One of the main problems in assessing babies’ quality of life is that parents and health professionals are the key reporters of the health status of children, not the children themselves. Studies show that proxy respondents tend to report higher morbidity and lower quality of life than the individuals whose perceived health status and quality of life is being judged. In perinatology, one of the first studies in this area was conducted by Saigal et al. [5], who compared perceptions of health practitioners and parents of very low birth weight children who were adolescents at that time. Clinicians systematically rated four vignettes about disabled adolescents lower than parents did, especially when the vignettes presented a severe mental or physical disability. One case was even perceived by clinicians as being worse than death. However, there was much more concordance in perceptions of the four vignettes between adolescents and their parents. In general, agreement between parent and child may vary depending on the domains that are being measured. For example, there is good agreement between parent and child about observable areas, such as physical activity and functioning, somatic distress, and chronic illness. Agreement is poorer for domains such as social and emotional functioning, pain, and cognitive functioning. Ironically, it is not possible to obtain the personal perspectives where these are most needed: from those who are too young, sick, disabled, or cognitively impaired to respond themselves. Under these circumstances, we have no other choice than to rely on proxy evaluations.
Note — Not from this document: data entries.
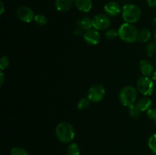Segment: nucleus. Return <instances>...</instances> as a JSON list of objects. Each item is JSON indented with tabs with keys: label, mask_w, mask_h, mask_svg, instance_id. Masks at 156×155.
Wrapping results in <instances>:
<instances>
[{
	"label": "nucleus",
	"mask_w": 156,
	"mask_h": 155,
	"mask_svg": "<svg viewBox=\"0 0 156 155\" xmlns=\"http://www.w3.org/2000/svg\"><path fill=\"white\" fill-rule=\"evenodd\" d=\"M152 22H153V24L155 26H156V18H154L153 21H152Z\"/></svg>",
	"instance_id": "32"
},
{
	"label": "nucleus",
	"mask_w": 156,
	"mask_h": 155,
	"mask_svg": "<svg viewBox=\"0 0 156 155\" xmlns=\"http://www.w3.org/2000/svg\"><path fill=\"white\" fill-rule=\"evenodd\" d=\"M9 65H10V59H9V58L6 56H2L1 59H0V68H1L2 71L7 68Z\"/></svg>",
	"instance_id": "25"
},
{
	"label": "nucleus",
	"mask_w": 156,
	"mask_h": 155,
	"mask_svg": "<svg viewBox=\"0 0 156 155\" xmlns=\"http://www.w3.org/2000/svg\"><path fill=\"white\" fill-rule=\"evenodd\" d=\"M152 79L153 81H156V71H155L153 72V74H152Z\"/></svg>",
	"instance_id": "31"
},
{
	"label": "nucleus",
	"mask_w": 156,
	"mask_h": 155,
	"mask_svg": "<svg viewBox=\"0 0 156 155\" xmlns=\"http://www.w3.org/2000/svg\"><path fill=\"white\" fill-rule=\"evenodd\" d=\"M154 39H155V40L156 41V30L155 31V33H154Z\"/></svg>",
	"instance_id": "33"
},
{
	"label": "nucleus",
	"mask_w": 156,
	"mask_h": 155,
	"mask_svg": "<svg viewBox=\"0 0 156 155\" xmlns=\"http://www.w3.org/2000/svg\"><path fill=\"white\" fill-rule=\"evenodd\" d=\"M140 68L143 76L150 77L152 75L154 71V67L152 64L147 60H142L140 63Z\"/></svg>",
	"instance_id": "12"
},
{
	"label": "nucleus",
	"mask_w": 156,
	"mask_h": 155,
	"mask_svg": "<svg viewBox=\"0 0 156 155\" xmlns=\"http://www.w3.org/2000/svg\"><path fill=\"white\" fill-rule=\"evenodd\" d=\"M84 40L86 43L91 46H95L101 41V35L98 30L94 28L88 29L83 33Z\"/></svg>",
	"instance_id": "9"
},
{
	"label": "nucleus",
	"mask_w": 156,
	"mask_h": 155,
	"mask_svg": "<svg viewBox=\"0 0 156 155\" xmlns=\"http://www.w3.org/2000/svg\"><path fill=\"white\" fill-rule=\"evenodd\" d=\"M148 144L151 151L156 154V134L151 135L148 141Z\"/></svg>",
	"instance_id": "23"
},
{
	"label": "nucleus",
	"mask_w": 156,
	"mask_h": 155,
	"mask_svg": "<svg viewBox=\"0 0 156 155\" xmlns=\"http://www.w3.org/2000/svg\"><path fill=\"white\" fill-rule=\"evenodd\" d=\"M82 30H83V29H82L80 27L78 26V27L75 29L74 33L76 35H77V36H80L81 34H82Z\"/></svg>",
	"instance_id": "28"
},
{
	"label": "nucleus",
	"mask_w": 156,
	"mask_h": 155,
	"mask_svg": "<svg viewBox=\"0 0 156 155\" xmlns=\"http://www.w3.org/2000/svg\"><path fill=\"white\" fill-rule=\"evenodd\" d=\"M55 133L57 139L63 144L72 142L75 138V129L73 125L66 121L61 122L56 126Z\"/></svg>",
	"instance_id": "1"
},
{
	"label": "nucleus",
	"mask_w": 156,
	"mask_h": 155,
	"mask_svg": "<svg viewBox=\"0 0 156 155\" xmlns=\"http://www.w3.org/2000/svg\"><path fill=\"white\" fill-rule=\"evenodd\" d=\"M78 26L85 30L92 28V18H89L88 16H85L81 18L78 21Z\"/></svg>",
	"instance_id": "15"
},
{
	"label": "nucleus",
	"mask_w": 156,
	"mask_h": 155,
	"mask_svg": "<svg viewBox=\"0 0 156 155\" xmlns=\"http://www.w3.org/2000/svg\"><path fill=\"white\" fill-rule=\"evenodd\" d=\"M128 110H129V115L133 118H138V117H140V114H141V111L140 110V109L137 107L136 104L129 106L128 107Z\"/></svg>",
	"instance_id": "21"
},
{
	"label": "nucleus",
	"mask_w": 156,
	"mask_h": 155,
	"mask_svg": "<svg viewBox=\"0 0 156 155\" xmlns=\"http://www.w3.org/2000/svg\"><path fill=\"white\" fill-rule=\"evenodd\" d=\"M152 33L148 28H143L138 33V40L141 43H146L150 40Z\"/></svg>",
	"instance_id": "16"
},
{
	"label": "nucleus",
	"mask_w": 156,
	"mask_h": 155,
	"mask_svg": "<svg viewBox=\"0 0 156 155\" xmlns=\"http://www.w3.org/2000/svg\"><path fill=\"white\" fill-rule=\"evenodd\" d=\"M138 91L133 86H126L122 88L119 94V100L121 104L125 106H132L137 101Z\"/></svg>",
	"instance_id": "4"
},
{
	"label": "nucleus",
	"mask_w": 156,
	"mask_h": 155,
	"mask_svg": "<svg viewBox=\"0 0 156 155\" xmlns=\"http://www.w3.org/2000/svg\"><path fill=\"white\" fill-rule=\"evenodd\" d=\"M111 25V19L108 15L98 14L92 18L93 28L97 30H105Z\"/></svg>",
	"instance_id": "7"
},
{
	"label": "nucleus",
	"mask_w": 156,
	"mask_h": 155,
	"mask_svg": "<svg viewBox=\"0 0 156 155\" xmlns=\"http://www.w3.org/2000/svg\"><path fill=\"white\" fill-rule=\"evenodd\" d=\"M146 53L149 57H152L156 53V41H151L147 44Z\"/></svg>",
	"instance_id": "18"
},
{
	"label": "nucleus",
	"mask_w": 156,
	"mask_h": 155,
	"mask_svg": "<svg viewBox=\"0 0 156 155\" xmlns=\"http://www.w3.org/2000/svg\"><path fill=\"white\" fill-rule=\"evenodd\" d=\"M104 9H105V13L108 16L111 17L117 16L122 12L120 5L116 2H109L106 3Z\"/></svg>",
	"instance_id": "10"
},
{
	"label": "nucleus",
	"mask_w": 156,
	"mask_h": 155,
	"mask_svg": "<svg viewBox=\"0 0 156 155\" xmlns=\"http://www.w3.org/2000/svg\"><path fill=\"white\" fill-rule=\"evenodd\" d=\"M90 100L88 98H82L77 103V107L79 110H85L90 106Z\"/></svg>",
	"instance_id": "20"
},
{
	"label": "nucleus",
	"mask_w": 156,
	"mask_h": 155,
	"mask_svg": "<svg viewBox=\"0 0 156 155\" xmlns=\"http://www.w3.org/2000/svg\"><path fill=\"white\" fill-rule=\"evenodd\" d=\"M122 18L125 23L133 24L141 18L142 12L140 8L134 4H126L122 9Z\"/></svg>",
	"instance_id": "3"
},
{
	"label": "nucleus",
	"mask_w": 156,
	"mask_h": 155,
	"mask_svg": "<svg viewBox=\"0 0 156 155\" xmlns=\"http://www.w3.org/2000/svg\"><path fill=\"white\" fill-rule=\"evenodd\" d=\"M119 36L118 35V30H116L114 28H110L108 29V30L105 33V37L109 40H112Z\"/></svg>",
	"instance_id": "22"
},
{
	"label": "nucleus",
	"mask_w": 156,
	"mask_h": 155,
	"mask_svg": "<svg viewBox=\"0 0 156 155\" xmlns=\"http://www.w3.org/2000/svg\"><path fill=\"white\" fill-rule=\"evenodd\" d=\"M75 0H55V6L57 11L60 12H66L71 9Z\"/></svg>",
	"instance_id": "11"
},
{
	"label": "nucleus",
	"mask_w": 156,
	"mask_h": 155,
	"mask_svg": "<svg viewBox=\"0 0 156 155\" xmlns=\"http://www.w3.org/2000/svg\"><path fill=\"white\" fill-rule=\"evenodd\" d=\"M155 123H156V119H155Z\"/></svg>",
	"instance_id": "34"
},
{
	"label": "nucleus",
	"mask_w": 156,
	"mask_h": 155,
	"mask_svg": "<svg viewBox=\"0 0 156 155\" xmlns=\"http://www.w3.org/2000/svg\"><path fill=\"white\" fill-rule=\"evenodd\" d=\"M67 155H79L80 148L76 143H71L67 147Z\"/></svg>",
	"instance_id": "17"
},
{
	"label": "nucleus",
	"mask_w": 156,
	"mask_h": 155,
	"mask_svg": "<svg viewBox=\"0 0 156 155\" xmlns=\"http://www.w3.org/2000/svg\"><path fill=\"white\" fill-rule=\"evenodd\" d=\"M0 5H1V11H0V14H1V15H2L5 12V6H4V4H3L2 1L0 2Z\"/></svg>",
	"instance_id": "30"
},
{
	"label": "nucleus",
	"mask_w": 156,
	"mask_h": 155,
	"mask_svg": "<svg viewBox=\"0 0 156 155\" xmlns=\"http://www.w3.org/2000/svg\"><path fill=\"white\" fill-rule=\"evenodd\" d=\"M138 30L133 24L124 23L118 29L119 37L123 41L129 43L138 40Z\"/></svg>",
	"instance_id": "2"
},
{
	"label": "nucleus",
	"mask_w": 156,
	"mask_h": 155,
	"mask_svg": "<svg viewBox=\"0 0 156 155\" xmlns=\"http://www.w3.org/2000/svg\"><path fill=\"white\" fill-rule=\"evenodd\" d=\"M135 104L136 105V106L141 112H144V111H147L148 109H150L152 105V101L149 97H144L137 100Z\"/></svg>",
	"instance_id": "14"
},
{
	"label": "nucleus",
	"mask_w": 156,
	"mask_h": 155,
	"mask_svg": "<svg viewBox=\"0 0 156 155\" xmlns=\"http://www.w3.org/2000/svg\"><path fill=\"white\" fill-rule=\"evenodd\" d=\"M146 2L149 7L156 8V0H146Z\"/></svg>",
	"instance_id": "27"
},
{
	"label": "nucleus",
	"mask_w": 156,
	"mask_h": 155,
	"mask_svg": "<svg viewBox=\"0 0 156 155\" xmlns=\"http://www.w3.org/2000/svg\"><path fill=\"white\" fill-rule=\"evenodd\" d=\"M154 81L149 77L140 78L137 81V91L144 96H150L154 91Z\"/></svg>",
	"instance_id": "5"
},
{
	"label": "nucleus",
	"mask_w": 156,
	"mask_h": 155,
	"mask_svg": "<svg viewBox=\"0 0 156 155\" xmlns=\"http://www.w3.org/2000/svg\"><path fill=\"white\" fill-rule=\"evenodd\" d=\"M4 81H5V76L4 74H3L2 71L0 72V85H2L4 84Z\"/></svg>",
	"instance_id": "29"
},
{
	"label": "nucleus",
	"mask_w": 156,
	"mask_h": 155,
	"mask_svg": "<svg viewBox=\"0 0 156 155\" xmlns=\"http://www.w3.org/2000/svg\"><path fill=\"white\" fill-rule=\"evenodd\" d=\"M105 95V89L101 84H94L89 88L88 91V99L92 103L101 101Z\"/></svg>",
	"instance_id": "6"
},
{
	"label": "nucleus",
	"mask_w": 156,
	"mask_h": 155,
	"mask_svg": "<svg viewBox=\"0 0 156 155\" xmlns=\"http://www.w3.org/2000/svg\"><path fill=\"white\" fill-rule=\"evenodd\" d=\"M10 155H28V153L22 147H15L11 149Z\"/></svg>",
	"instance_id": "24"
},
{
	"label": "nucleus",
	"mask_w": 156,
	"mask_h": 155,
	"mask_svg": "<svg viewBox=\"0 0 156 155\" xmlns=\"http://www.w3.org/2000/svg\"><path fill=\"white\" fill-rule=\"evenodd\" d=\"M155 63H156V60H155Z\"/></svg>",
	"instance_id": "35"
},
{
	"label": "nucleus",
	"mask_w": 156,
	"mask_h": 155,
	"mask_svg": "<svg viewBox=\"0 0 156 155\" xmlns=\"http://www.w3.org/2000/svg\"><path fill=\"white\" fill-rule=\"evenodd\" d=\"M75 5L82 12H88L92 8V0H75Z\"/></svg>",
	"instance_id": "13"
},
{
	"label": "nucleus",
	"mask_w": 156,
	"mask_h": 155,
	"mask_svg": "<svg viewBox=\"0 0 156 155\" xmlns=\"http://www.w3.org/2000/svg\"><path fill=\"white\" fill-rule=\"evenodd\" d=\"M16 15L18 19L24 23H30L34 19V12L30 7L26 5L20 6L16 11Z\"/></svg>",
	"instance_id": "8"
},
{
	"label": "nucleus",
	"mask_w": 156,
	"mask_h": 155,
	"mask_svg": "<svg viewBox=\"0 0 156 155\" xmlns=\"http://www.w3.org/2000/svg\"><path fill=\"white\" fill-rule=\"evenodd\" d=\"M147 116L150 119L155 120L156 119V109L154 108H150L147 110Z\"/></svg>",
	"instance_id": "26"
},
{
	"label": "nucleus",
	"mask_w": 156,
	"mask_h": 155,
	"mask_svg": "<svg viewBox=\"0 0 156 155\" xmlns=\"http://www.w3.org/2000/svg\"><path fill=\"white\" fill-rule=\"evenodd\" d=\"M34 21H35L37 25L39 26H44L47 24V18L43 14H37V15H35L34 19Z\"/></svg>",
	"instance_id": "19"
}]
</instances>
Another important limitation in the evaluation of the quality of life of babies in the neonatal intensive care unit lies in the fact that we are not really measuring it. In fact, we are predicting future quality of life, sometimes to make life and death decisions. Most of the time, we are not even completely certain that the child will present with a physical or intellectual disability, or of the degree of such impairment. Furthermore, such a prediction doesn’t take into account many factors, such as the child’s resilience and the parents capacity to adapt to potential challenges. Resilience is an individual’s ability to cope with difficulties, in this case, to overcome physical disabilities and develop social and relational skills. For small children who will be dependent on their parents for a long time, one might also talk about family resilience, although this is rarely mentioned in the medical literature. Adaptation to disability related to perinatal problems has been well demonstrated. In particular, social and psychological factors are considered to be more important than physical impairment in the self-assessed quality of life of teenagers and young adults.